Les inhibiteurs de la topoisomérase de l’ADN ont une nette tendance à provoquer des cassures de l’ADN double brin, qui se traduisent principalement par la formation de MN négatifs pour le centromère . De même, la démonstration que l’épirubicine est un inhibiteur efficace de la topoisomérase II suggère que l’épirubicine obtient ses effets clastogènes par ce mécanisme. Les métabolites de l’épirubicine peuvent également activer les cellules pour augmenter la production intracellulaire d’espèces réactives de l’oxygène, dont les formes stables et diffusibles peuvent endommager l’ADN nucléaire. Si les mécanismes de réparation cellulaire sont surchargés, les lésions primaires de l’ADN peuvent conduire à une aberration chromosomique structurelle ou numérique et finalement provoquer des tumeurs . Cette suggestion est étayée par le fait que les individus qui ont développé un second néoplasme malin après avoir été traités pour un premier néoplasme malin avaient une plus faible capacité à réparer les cassures double-brin de l’ADN que ceux qui n’ont pas développé de second néoplasme malin, comme le montre l’intensité γH2AX. L’induction de MN positifs pour les centromères par l’épirubicine indique qu’il peut exister un autre mécanisme par lequel l’épirubicine induit son effet génotoxique. Cette observation souligne l’importance d’utiliser la modification FISH du test MN pour déterminer l’origine des MN induits. Le mécanisme potentiel par lequel l’épirubicine peut exercer son effet aneugénique est l’inhibition de la topoisomérase II, qui peut entraîner une mauvaise ségrégation des chromosomes pendant la division cellulaire. Ceci est dû au fait que l’ADN topoisomérase II est nécessaire à la séparation correcte des chromatides sœurs au cours des divisions cellulaires, la non-disjonction et la cassure se produisant en son absence. Ainsi, l’épirubicine pourrait être capable d’inhiber deux rôles clés de la topoisomérase II ; sa capacité à ségréguer correctement les chromosomes nouvellement répliqués ainsi que sa fonction de re-ligature des cassures transitoires de l’ADN double brin.

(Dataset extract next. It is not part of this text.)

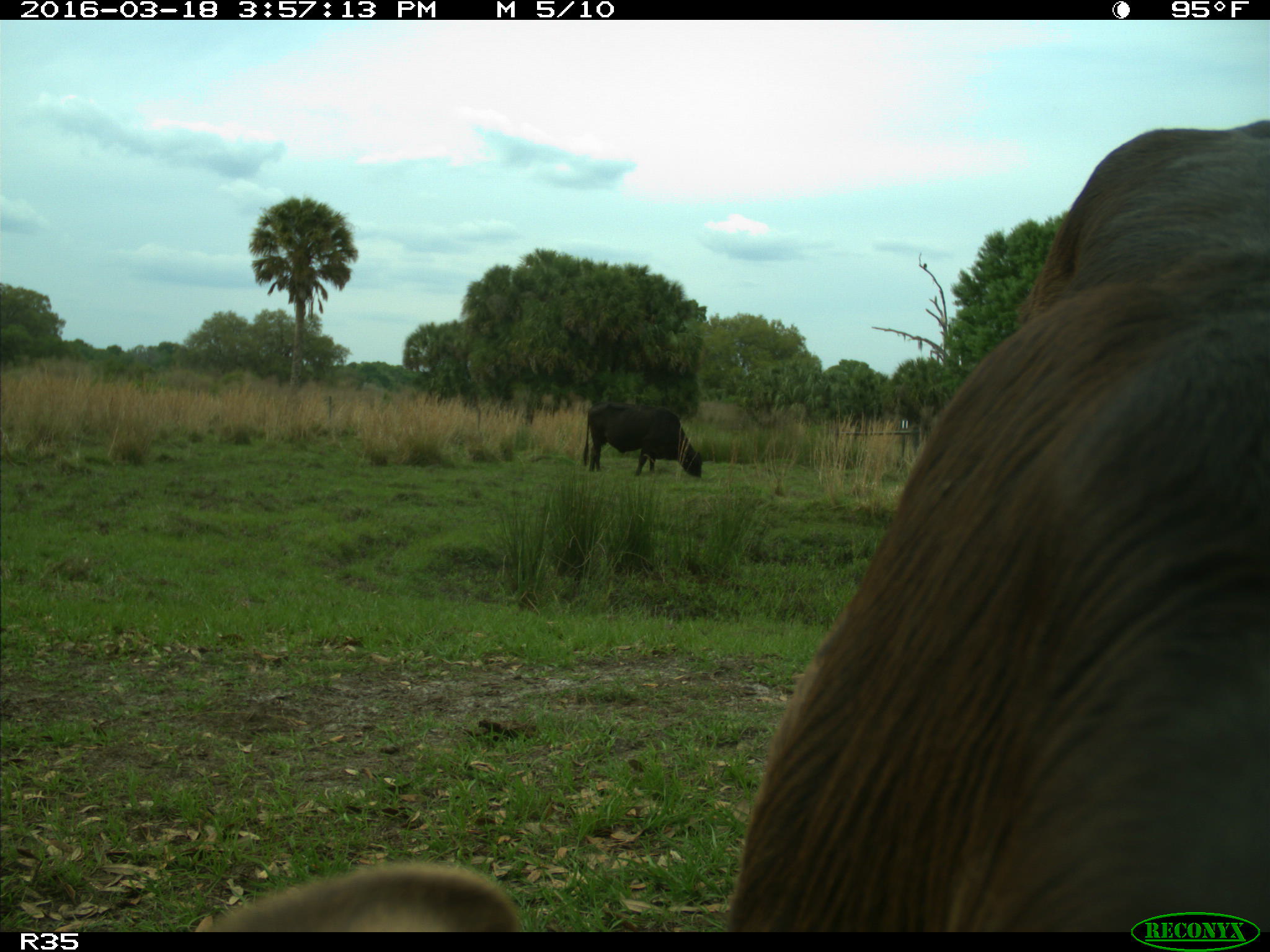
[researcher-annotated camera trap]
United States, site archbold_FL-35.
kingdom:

En résumé, en utilisant le test FISH avec une sonde d’ADN centromérique pour les érythrocytes MN, il a été montré que l’épirubicine est non seulement clastogène mais aussi aneugène dans les cellules somatiques in vivo. En utilisant le test d’incorporation de BrdU, il a été démontré que le retard méiotique causé par l’épirubicine était d’environ 48 h. Avec l’analyse FISH des spermatozoïdes, il a été démontré que l’épirubicine induit des aneuploïdies pendant la méiose qui donnent des spermatozoïdes disomiques ainsi qu’un arrêt méiotique complet qui crée des spermatozoïdes diploïdes. La prévalence de spermatozoïdes autodiploïdes (XX88, YY88) et disomiques (XX8 ou YY8) indique que la deuxième division méiotique est plus sensible à l’épirubicine que la première division méiotique. Les résultats suggèrent également que les stades de prophase antérieurs contribuent relativement moins à l’aneuploïdie induite par l’épirubicine. Le potentiel clastogène et aneugène de l’épirubicine peut entraîner le développement de tumeurs secondaires et des anomalies de la reproduction chez les patients cancéreux et le personnel médical exposés à des régimes médicamenteux comprenant de l’épirubicine. Bien que l’épirubicine présente une toxicité systémique et cardiaque moindre que la doxorubicine et d’autres anthracyclines ayant un spectre d’action antitumorale équivalent, elle a des effets aneuploïdogènes et cytotoxiques sur les cellules non tumorales. Cet effet aneuploïdogène du médicament peut être responsable de l’apparition de résultats reproductifs anormaux et de tumeurs secondaires, qui sont remarqués chez certains patients cancéreux quelque temps après le traitement réussi de leurs cancers primaires par une chimiothérapie contenant de l’épirubicine.